TEXT Block Start

Bitch colored aura, kitten toes, & ass hat kisses.

People have a preconceived opinion of me before we have met. Most would vote that I am bitch. I guess I exude bitch, I have a bitch colored aura or something. After we meet and become friends/ acquaintances / business involved they soon began to believe on the far opposite end of the spectrum. I am nice, I won’t stand up for myself, I can be pushed around. They would be wrong in both assumptions. I actually would claim the first title but it would differ from my “most of the time.” Right now though…we haven’t been introduced.

What happens with the ones who get to know me is that they push, and push, and push and eventually I turn  into that person they thought I was before they really got to know me. The “bitch” title is placed upon me because after enough I take up for myself with intelligent rhetoric, a nice argument, a size 10 putting my foot down and it is never received well. There is also the occasional “you’re being a complete ass fart” that slips out of my mouth but honestly, if you are indeed being an asshole you needn’t be offended when I call you out on it.

Here is the just of it. We may be moving. Our neighbors were not happy about this fact. {Our good neighbors, not the scary ones.} They were slightly irritated and understandably so becausee we share a driveway. That’s really a hit or miss with the potential of new neighbors. I apologized that it was inconvenient for them. I know they were stressing about it but I can’t make life decisions based on others irritations.

The disappointment of others continues to flow in this week. From almost every direction. Another friend is mad at us because he isn’t happy with our decisions.

TEXT Block End

- **EXERCISE REQUIREMENTS**
1. In the blog post, why were the good neighbors irritated about the possible move?
2. Print the blog post passage from "People have a" to "haven’t been introduced.".
3. Carry on the blog post about being seen as a bitch from its last sentence.

SUPPLIED INFORMATION Block Start

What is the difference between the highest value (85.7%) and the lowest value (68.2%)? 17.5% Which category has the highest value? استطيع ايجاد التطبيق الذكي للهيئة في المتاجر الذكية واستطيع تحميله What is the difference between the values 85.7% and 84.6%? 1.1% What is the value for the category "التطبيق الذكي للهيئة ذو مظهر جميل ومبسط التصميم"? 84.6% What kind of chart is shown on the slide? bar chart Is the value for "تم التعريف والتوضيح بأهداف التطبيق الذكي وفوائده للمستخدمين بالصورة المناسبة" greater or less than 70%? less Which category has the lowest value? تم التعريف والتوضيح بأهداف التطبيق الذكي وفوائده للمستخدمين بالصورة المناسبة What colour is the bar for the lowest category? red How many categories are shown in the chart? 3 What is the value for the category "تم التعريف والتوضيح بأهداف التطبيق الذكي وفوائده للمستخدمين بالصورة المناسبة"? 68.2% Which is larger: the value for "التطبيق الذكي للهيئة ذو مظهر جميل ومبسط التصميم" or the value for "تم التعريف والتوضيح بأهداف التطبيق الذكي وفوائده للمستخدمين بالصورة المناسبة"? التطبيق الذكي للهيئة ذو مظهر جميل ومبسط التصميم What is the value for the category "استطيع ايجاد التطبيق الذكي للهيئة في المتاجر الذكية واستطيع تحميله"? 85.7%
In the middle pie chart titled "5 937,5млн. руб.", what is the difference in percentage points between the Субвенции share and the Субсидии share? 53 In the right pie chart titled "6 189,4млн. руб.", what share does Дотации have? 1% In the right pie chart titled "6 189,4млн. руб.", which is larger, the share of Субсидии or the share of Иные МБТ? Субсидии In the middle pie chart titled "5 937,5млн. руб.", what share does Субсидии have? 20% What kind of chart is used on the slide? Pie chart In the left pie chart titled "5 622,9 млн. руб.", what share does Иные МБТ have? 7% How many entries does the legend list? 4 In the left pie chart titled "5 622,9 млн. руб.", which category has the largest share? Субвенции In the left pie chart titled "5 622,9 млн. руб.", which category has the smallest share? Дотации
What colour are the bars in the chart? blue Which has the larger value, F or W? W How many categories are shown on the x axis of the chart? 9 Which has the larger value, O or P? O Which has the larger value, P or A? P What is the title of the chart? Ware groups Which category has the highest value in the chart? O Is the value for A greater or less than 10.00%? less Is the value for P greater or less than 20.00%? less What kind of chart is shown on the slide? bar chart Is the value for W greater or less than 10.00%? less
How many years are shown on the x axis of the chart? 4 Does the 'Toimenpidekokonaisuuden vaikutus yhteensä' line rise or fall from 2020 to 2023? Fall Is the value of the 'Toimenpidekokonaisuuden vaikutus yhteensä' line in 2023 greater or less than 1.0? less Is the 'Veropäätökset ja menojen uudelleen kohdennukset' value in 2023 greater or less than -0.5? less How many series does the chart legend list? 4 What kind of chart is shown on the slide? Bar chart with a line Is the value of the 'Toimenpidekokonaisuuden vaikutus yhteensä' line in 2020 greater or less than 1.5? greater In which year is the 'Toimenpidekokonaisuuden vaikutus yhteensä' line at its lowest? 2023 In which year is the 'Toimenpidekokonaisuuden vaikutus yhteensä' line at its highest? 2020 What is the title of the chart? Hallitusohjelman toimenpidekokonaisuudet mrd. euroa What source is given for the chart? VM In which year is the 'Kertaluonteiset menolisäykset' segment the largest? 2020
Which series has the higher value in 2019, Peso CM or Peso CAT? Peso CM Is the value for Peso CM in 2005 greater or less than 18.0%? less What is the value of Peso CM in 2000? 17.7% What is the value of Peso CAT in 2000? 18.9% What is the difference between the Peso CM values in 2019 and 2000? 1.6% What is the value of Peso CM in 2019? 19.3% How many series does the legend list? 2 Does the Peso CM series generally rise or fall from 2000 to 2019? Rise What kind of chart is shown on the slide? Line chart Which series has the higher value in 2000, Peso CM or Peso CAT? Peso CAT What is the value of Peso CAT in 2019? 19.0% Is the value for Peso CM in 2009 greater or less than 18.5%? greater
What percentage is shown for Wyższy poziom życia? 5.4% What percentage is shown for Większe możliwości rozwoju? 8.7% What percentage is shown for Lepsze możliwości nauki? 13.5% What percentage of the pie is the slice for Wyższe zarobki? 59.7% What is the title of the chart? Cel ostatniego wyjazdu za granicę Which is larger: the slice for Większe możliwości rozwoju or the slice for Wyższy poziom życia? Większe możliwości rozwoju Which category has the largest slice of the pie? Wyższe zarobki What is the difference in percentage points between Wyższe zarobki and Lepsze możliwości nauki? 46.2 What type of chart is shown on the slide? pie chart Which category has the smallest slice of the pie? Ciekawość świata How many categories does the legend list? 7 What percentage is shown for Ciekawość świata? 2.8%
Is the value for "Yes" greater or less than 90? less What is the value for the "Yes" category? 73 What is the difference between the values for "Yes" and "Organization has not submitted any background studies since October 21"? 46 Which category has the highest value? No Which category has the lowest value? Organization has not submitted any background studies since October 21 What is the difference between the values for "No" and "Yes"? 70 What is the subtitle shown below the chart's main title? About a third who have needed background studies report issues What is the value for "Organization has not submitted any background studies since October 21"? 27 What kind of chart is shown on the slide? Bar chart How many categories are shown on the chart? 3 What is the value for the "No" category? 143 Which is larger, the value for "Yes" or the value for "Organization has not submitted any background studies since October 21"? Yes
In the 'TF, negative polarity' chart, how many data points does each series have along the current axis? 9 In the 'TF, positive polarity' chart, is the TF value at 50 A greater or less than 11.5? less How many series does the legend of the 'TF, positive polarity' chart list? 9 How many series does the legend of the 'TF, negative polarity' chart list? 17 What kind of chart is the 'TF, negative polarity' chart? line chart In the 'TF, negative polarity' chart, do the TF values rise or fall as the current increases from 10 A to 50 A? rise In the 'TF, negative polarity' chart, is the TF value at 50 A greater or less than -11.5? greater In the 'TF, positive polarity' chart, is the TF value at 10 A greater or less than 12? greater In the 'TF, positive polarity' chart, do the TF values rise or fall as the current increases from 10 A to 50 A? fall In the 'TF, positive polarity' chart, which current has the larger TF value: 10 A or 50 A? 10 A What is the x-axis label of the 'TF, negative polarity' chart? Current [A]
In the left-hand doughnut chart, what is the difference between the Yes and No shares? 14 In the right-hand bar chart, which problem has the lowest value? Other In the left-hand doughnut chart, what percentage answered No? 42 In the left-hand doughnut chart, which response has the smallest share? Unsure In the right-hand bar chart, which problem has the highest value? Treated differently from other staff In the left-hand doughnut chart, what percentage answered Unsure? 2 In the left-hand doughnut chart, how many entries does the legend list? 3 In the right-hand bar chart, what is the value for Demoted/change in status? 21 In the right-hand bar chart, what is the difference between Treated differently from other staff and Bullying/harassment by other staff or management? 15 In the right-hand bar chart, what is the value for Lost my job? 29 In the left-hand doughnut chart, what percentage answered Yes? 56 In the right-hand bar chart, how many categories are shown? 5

SUPPLIED INFORMATION Block End

- **WRITTEN ANSWERS**
1. They share a driveway with the writer's household.

2.
People have a preconceived opinion of me before we have met. Most would vote that I am bitch. I guess I exude bitch, I have a bitch colored aura or something. After we meet and become friends/ acquaintances / business involved they soon began to believe on the far opposite end of the spectrum. I am nice, I won’t stand up for myself, I can be pushed around. They would be wrong in both assumptions. I actually would claim the first title but it would differ from my “most of the time.” Right now though…we haven’t been introduced.

3.
There about 50 other little disappointments in others that I have encountered just this week. Including the crazed woman who pulled up beside me to yell and scream at me while I was sitting at the stop sign today. She was coming the opposite direction. I had no encounters with her, never drove past her, I was just sitting. I think that much like a Sim I have a bubble above my head saying, “Hey it’s fuck with Jamie week. 50 Life Points” and with each sucky interaction someone somewhere is gaining meanie points.

Poor kitty, if he only knew.

At this point I am thinking about chewing off kitten toes and spitting them at people who come near me like a kid with a straw in 6th grade. Just so they all go away or at least have a reason to treat me like crap. I am going to stay inside today, shut the computer off, not drive because I am afraid is someone else pulls up next to complaining about absolutely nothing I may open the door in a quick swift motion and drive away. Now you have a reason to yell at me, you’re welcome.

I am not apologizing for this post. I could care less if you don’t like it or if you are mentioned in it.  If you don’t like it go buy your own domain, create a blog, obtain some awesome readers and complain about it. My only apology is to my readers because I haven’t posted in whopping 3 weeks. I have been ridiculously busy collecting kitten toes, honing my skills, and becoming a very efficient target.

Made especially for you.

Here is all you need to know. If I do things for you, everything you ask, EVER. Don’t bitch at me. If I bend over backwards for you and your family. Don’t bitch at me. If I apologize to you repeatedly like I do when someone comes in the out door at the grocery even though I am going the right direction. Don’t bitch at me. When SOMEONE ELSE does something and you need someone to take it out on. Don’t bitch at me. Don’t continue to bitch at me, don’t be snide, don’t try and manipulate or bully me because after the 100th unfounded apology I am done. They do run out. I run out. I am out of fuel. I am out of sympathy. I would say to kiss my ass but at this point I feel lethal  like a porcupine. You will be walking around with quills sticking out of your face and when someone asks “What happened to you?” you will have to say, “Jamie’s ass..” That would be embarrassing for you.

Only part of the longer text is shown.